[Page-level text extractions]
== == ==

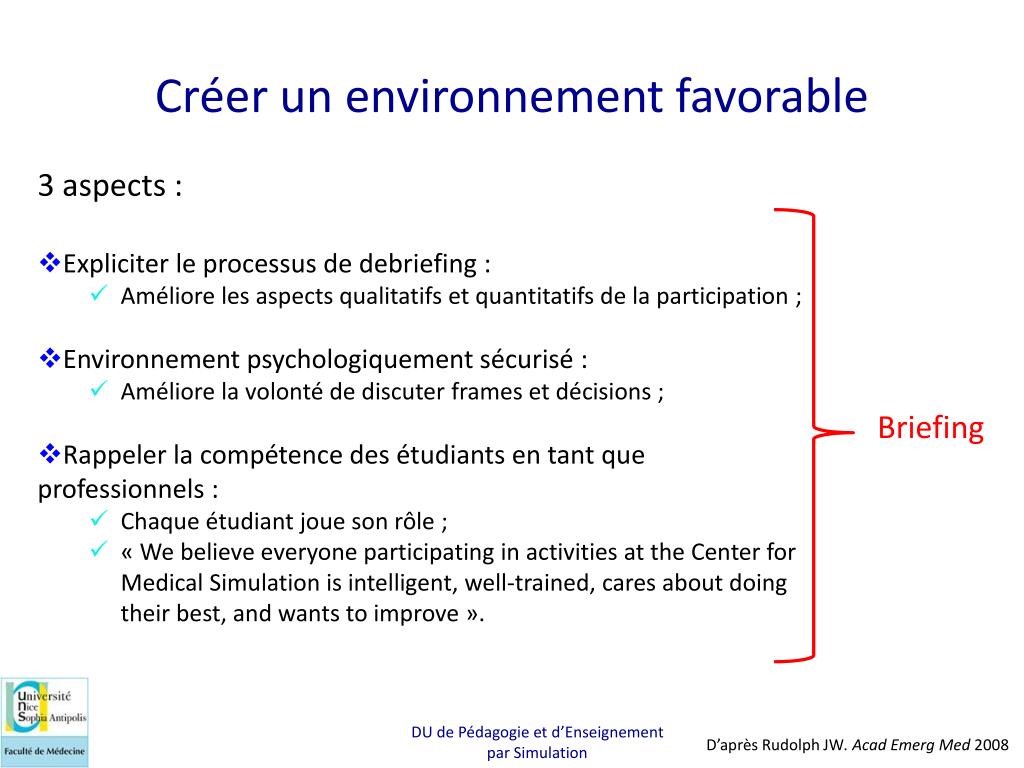 Créer un environnement favorable

3 aspects :

❖Expliciter le processus de debriefing :
✓ Améliore les aspects qualitatifs et quantitatifs de la participation ;

❖Environnement psychologiquement sécurisé :
✓ Améliore la volonté de discuter frames et décisions ;

❖Rappeler la compétence des étudiants en tant que professionnels :
✓ Chaque étudiant joue son rôle ;
✓ « We believe everyone participating in activities at the Center for Medical Simulation is intelligent, well-trained, cares about doing their best, and wants to improve ».

Briefing

Université Nice Sophia Antipolis
Faculté de Médecine

DU de Pédagogie et d'Enseignement par Simulation

D'après Rudolph JW. Acad Emerg Med 2008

== == ==

> [Instructions for the task] Reproduce the lines from the one with "DU de Pédagogie" to the end of the data exactly, leaving out every earlier line.

> [Exercise answer]
DU de Pédagogie et d'Enseignement par Simulation

D'après Rudolph JW. Acad Emerg Med 2008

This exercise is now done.